→ **Exercise prompt**
Please return the lines of the records below unchanged, starting at the line that contains "When you look" and stopping after the line that contains "(215,172), (329,180), (362,129)".

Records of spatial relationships
+ + + +

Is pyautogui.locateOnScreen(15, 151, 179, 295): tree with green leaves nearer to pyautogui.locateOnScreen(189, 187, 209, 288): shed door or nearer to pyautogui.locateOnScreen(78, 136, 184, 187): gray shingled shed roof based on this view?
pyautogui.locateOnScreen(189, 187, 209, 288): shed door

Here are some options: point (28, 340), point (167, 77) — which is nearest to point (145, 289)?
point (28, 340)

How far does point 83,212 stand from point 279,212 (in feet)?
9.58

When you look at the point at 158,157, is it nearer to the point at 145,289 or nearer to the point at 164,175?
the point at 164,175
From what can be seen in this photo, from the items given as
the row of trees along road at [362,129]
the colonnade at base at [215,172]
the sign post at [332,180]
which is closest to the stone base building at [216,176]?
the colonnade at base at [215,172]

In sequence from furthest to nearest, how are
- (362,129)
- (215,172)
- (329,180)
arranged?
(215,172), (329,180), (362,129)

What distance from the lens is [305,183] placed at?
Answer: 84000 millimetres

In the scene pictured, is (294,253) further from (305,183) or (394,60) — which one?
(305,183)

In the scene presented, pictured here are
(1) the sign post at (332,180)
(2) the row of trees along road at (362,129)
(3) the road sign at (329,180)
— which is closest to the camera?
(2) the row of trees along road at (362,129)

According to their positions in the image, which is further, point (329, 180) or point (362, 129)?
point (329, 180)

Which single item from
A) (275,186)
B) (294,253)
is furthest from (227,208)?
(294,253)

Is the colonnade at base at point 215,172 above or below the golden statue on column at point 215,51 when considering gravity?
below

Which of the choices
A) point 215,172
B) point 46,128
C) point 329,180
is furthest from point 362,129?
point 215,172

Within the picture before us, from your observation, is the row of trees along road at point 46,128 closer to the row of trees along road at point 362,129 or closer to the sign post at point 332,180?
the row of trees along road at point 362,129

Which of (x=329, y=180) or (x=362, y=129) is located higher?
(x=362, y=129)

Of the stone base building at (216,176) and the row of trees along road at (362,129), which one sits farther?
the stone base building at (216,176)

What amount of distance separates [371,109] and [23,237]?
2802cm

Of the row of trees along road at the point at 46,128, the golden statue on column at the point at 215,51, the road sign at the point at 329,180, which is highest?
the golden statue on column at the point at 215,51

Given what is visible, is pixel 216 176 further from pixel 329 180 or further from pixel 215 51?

+ + + +

→ **Response below**
When you look at the point at 158,157, is it nearer to the point at 145,289 or nearer to the point at 164,175?
the point at 164,175
From what can be seen in this photo, from the items given as
the row of trees along road at [362,129]
the colonnade at base at [215,172]
the sign post at [332,180]
which is closest to the stone base building at [216,176]?
the colonnade at base at [215,172]

In sequence from furthest to nearest, how are
- (362,129)
- (215,172)
- (329,180)
arranged?
(215,172), (329,180), (362,129)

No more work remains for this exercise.